----- GIVEN RECORDS

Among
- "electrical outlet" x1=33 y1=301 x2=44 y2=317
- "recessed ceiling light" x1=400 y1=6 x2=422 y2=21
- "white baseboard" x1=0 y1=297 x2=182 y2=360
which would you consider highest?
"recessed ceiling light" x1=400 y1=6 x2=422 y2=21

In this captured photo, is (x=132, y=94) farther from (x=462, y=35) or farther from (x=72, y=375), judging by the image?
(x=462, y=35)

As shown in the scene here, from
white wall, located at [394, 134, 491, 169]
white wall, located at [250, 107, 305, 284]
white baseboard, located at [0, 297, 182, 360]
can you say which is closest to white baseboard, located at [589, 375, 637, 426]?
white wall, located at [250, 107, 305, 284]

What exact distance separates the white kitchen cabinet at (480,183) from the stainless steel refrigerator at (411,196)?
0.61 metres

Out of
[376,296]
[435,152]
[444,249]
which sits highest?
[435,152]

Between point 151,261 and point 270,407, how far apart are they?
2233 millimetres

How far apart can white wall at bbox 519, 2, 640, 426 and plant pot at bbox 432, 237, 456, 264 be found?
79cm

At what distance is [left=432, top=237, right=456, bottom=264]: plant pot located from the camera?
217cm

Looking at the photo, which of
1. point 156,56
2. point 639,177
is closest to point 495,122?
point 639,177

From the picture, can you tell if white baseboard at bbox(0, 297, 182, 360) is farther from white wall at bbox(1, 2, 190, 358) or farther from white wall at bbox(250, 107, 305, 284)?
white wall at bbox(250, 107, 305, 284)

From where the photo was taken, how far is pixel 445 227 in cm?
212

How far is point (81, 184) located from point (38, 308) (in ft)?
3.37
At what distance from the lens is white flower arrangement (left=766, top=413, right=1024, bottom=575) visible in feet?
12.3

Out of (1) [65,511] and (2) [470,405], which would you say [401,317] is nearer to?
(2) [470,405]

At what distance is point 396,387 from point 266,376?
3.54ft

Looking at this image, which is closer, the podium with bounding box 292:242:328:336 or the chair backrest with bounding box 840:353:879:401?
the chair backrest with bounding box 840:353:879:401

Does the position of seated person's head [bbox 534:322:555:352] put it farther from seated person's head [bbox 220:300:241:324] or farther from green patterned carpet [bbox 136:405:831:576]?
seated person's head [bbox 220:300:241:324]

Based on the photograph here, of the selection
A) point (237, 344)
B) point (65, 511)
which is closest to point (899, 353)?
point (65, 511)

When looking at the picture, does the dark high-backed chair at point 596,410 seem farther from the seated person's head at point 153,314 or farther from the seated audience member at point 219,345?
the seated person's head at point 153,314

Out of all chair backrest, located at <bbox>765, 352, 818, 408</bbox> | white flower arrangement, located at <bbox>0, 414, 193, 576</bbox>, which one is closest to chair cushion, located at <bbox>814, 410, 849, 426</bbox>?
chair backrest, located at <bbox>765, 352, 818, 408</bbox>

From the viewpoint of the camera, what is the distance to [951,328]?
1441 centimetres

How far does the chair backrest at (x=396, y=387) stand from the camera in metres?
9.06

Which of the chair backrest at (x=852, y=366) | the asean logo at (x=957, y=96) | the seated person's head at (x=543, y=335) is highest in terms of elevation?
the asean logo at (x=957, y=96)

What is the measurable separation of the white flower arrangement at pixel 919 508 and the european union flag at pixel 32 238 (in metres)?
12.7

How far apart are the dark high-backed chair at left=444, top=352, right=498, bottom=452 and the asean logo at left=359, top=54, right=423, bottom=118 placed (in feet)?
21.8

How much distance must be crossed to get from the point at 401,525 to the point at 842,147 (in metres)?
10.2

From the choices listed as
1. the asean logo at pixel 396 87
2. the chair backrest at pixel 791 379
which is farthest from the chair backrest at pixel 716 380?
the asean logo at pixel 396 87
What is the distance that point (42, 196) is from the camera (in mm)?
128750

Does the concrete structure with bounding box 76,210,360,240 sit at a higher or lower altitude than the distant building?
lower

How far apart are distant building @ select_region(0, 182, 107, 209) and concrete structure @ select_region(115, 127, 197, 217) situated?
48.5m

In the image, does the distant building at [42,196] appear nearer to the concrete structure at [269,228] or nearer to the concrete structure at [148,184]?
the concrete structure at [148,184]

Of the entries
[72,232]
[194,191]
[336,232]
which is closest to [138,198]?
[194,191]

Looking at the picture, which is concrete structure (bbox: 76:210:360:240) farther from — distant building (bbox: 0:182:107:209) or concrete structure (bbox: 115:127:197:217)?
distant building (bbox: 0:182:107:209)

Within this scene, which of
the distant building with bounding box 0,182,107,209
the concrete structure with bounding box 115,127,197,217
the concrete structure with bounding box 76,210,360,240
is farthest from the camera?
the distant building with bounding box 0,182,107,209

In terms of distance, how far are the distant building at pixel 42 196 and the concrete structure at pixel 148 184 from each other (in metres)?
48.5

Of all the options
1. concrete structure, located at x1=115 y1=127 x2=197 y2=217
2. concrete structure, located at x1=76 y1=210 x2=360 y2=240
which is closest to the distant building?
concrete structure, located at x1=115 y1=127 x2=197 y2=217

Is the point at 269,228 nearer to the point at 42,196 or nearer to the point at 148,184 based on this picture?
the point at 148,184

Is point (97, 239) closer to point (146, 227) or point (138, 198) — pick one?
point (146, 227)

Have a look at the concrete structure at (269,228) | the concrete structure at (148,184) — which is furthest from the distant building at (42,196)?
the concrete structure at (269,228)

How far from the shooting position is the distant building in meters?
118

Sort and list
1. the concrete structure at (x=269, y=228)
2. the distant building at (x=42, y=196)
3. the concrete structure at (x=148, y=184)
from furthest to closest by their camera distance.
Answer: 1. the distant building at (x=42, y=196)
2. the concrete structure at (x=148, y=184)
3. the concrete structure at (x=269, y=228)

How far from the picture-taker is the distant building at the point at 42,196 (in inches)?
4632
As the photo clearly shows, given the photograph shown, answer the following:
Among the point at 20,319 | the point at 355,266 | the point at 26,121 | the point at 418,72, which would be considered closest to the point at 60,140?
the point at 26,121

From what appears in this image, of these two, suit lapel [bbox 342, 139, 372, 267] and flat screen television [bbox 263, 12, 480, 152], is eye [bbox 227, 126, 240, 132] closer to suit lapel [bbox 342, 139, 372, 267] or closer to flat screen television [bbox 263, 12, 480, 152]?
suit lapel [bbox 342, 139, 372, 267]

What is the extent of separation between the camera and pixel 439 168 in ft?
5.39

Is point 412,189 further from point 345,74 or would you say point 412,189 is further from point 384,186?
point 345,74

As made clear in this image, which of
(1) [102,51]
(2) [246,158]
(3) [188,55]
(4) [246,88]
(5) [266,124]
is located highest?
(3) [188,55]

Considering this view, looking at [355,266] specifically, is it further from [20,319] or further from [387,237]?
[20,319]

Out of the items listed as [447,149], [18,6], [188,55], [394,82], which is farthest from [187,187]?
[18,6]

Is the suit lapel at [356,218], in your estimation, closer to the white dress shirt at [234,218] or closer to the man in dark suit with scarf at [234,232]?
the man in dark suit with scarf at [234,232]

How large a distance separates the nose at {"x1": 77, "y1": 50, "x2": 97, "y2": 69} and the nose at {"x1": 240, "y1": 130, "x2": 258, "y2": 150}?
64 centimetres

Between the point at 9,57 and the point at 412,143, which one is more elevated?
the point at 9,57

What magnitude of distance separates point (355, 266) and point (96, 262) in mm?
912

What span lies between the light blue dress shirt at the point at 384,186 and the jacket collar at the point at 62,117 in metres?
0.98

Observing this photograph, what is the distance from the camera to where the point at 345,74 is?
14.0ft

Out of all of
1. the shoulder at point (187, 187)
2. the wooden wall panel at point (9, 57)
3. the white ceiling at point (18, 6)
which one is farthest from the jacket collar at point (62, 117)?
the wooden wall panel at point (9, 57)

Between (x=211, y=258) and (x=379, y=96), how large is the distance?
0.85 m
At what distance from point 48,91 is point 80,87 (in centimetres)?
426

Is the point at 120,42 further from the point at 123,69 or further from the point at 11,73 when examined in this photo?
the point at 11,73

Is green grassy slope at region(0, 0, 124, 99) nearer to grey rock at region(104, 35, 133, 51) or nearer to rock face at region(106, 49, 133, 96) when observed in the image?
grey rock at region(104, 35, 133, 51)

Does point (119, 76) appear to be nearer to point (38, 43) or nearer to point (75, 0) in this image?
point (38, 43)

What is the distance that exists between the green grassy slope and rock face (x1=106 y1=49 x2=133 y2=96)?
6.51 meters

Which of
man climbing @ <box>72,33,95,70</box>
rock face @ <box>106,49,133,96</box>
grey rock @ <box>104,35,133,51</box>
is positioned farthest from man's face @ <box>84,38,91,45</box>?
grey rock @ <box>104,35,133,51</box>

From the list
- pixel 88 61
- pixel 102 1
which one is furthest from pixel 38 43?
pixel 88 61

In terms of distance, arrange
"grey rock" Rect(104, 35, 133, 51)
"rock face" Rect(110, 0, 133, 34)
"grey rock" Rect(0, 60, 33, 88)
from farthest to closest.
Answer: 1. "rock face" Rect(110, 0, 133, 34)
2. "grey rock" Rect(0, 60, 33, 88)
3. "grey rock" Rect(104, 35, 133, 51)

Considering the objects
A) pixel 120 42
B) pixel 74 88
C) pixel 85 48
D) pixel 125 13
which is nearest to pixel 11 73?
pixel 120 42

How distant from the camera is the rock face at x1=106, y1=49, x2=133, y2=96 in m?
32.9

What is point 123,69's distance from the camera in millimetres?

----------

• DIRECTIVE
Copy the listing from the line containing "How distant from" to the end, swapping "rock face" for "stone wall" and leaving all else unchanged.

• ANSWER TO THE TASK
How distant from the camera is the stone wall at x1=106, y1=49, x2=133, y2=96 in m?
32.9

What is point 123,69's distance from the camera in millimetres?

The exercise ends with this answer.